Tool Use and Function Calling
Tool Use is like giving an assistant a phone and a computer. On its own, an LLM can only work with what it learned during training — but with tool use, it can reach beyond that boundary to call functions, query APIs, and execute actions in the real world. This is what transforms a language model from a sophisticated text predictor into something that can actually do things.
Prerequisites
Before reading this page, make sure you understand:
- Large Language Model (LLM) — how models generate text
- Prompts — how you communicate your intent to the model
How It Works
The diagram shows the function calling cycle — a four-step process that happens within a single interaction.
First, you send a prompt to the LLM along with a list of available tools (functions the model is allowed to call). Each tool has a name, description, and parameter schema. The model reads your request and decides whether it needs to call a tool to answer it.
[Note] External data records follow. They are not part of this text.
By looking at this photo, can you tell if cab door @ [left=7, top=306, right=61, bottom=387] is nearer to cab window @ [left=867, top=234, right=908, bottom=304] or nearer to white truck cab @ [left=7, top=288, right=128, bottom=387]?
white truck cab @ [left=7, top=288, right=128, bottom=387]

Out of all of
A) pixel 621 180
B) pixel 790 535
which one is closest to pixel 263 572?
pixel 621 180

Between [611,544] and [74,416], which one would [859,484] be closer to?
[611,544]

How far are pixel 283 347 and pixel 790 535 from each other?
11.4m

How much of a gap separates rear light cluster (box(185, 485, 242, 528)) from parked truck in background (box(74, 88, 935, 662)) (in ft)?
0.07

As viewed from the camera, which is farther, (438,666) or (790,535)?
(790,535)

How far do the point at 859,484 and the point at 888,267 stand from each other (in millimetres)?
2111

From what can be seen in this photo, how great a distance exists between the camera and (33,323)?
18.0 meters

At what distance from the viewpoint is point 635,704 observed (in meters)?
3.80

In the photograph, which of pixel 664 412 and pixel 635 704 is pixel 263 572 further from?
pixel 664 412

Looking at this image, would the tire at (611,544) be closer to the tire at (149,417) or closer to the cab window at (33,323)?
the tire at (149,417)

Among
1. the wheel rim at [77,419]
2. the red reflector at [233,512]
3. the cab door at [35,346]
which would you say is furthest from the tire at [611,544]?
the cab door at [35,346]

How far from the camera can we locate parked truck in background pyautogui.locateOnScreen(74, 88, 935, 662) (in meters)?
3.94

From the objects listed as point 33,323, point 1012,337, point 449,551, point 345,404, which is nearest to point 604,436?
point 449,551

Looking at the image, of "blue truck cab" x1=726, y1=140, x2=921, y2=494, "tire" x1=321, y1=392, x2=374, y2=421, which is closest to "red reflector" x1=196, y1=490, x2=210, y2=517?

If the model determines a tool call is necessary — say you asked "What's the weather in Tokyo?" and there's a get_weather function available — it doesn't execute the function itself. Instead, it returns a structured function call message: the function name and the arguments it wants to pass. Your application code receives this, executes the actual function (calling the weather API), and sends the result back to the model.
Finally, the model takes that result and incorporates it into a natural language response: "The current temperature in Tokyo is 22 degrees C with partly cloudy skies."
The critical distinction is that the LLM never executes code directly. It describes what to call and with what arguments, and your application handles the actual execution. This keeps the model sandboxed while giving it access to external capabilities.
Why It Matters
Without tool use, LLMs are limited to their training data — which has a knowledge cutoff date and no access to private systems. Tool use unlocks real-time information (current weather, stock prices), database queries (your company's data), code execution (running calculations), and external API access (sending emails, creating tickets).
This is the bridge between "knows things" and "does things." It's what makes AI assistants genuinely useful in production: they can look up your order status, check a deployment log, or query a monitoring dashboard — all within a conversation.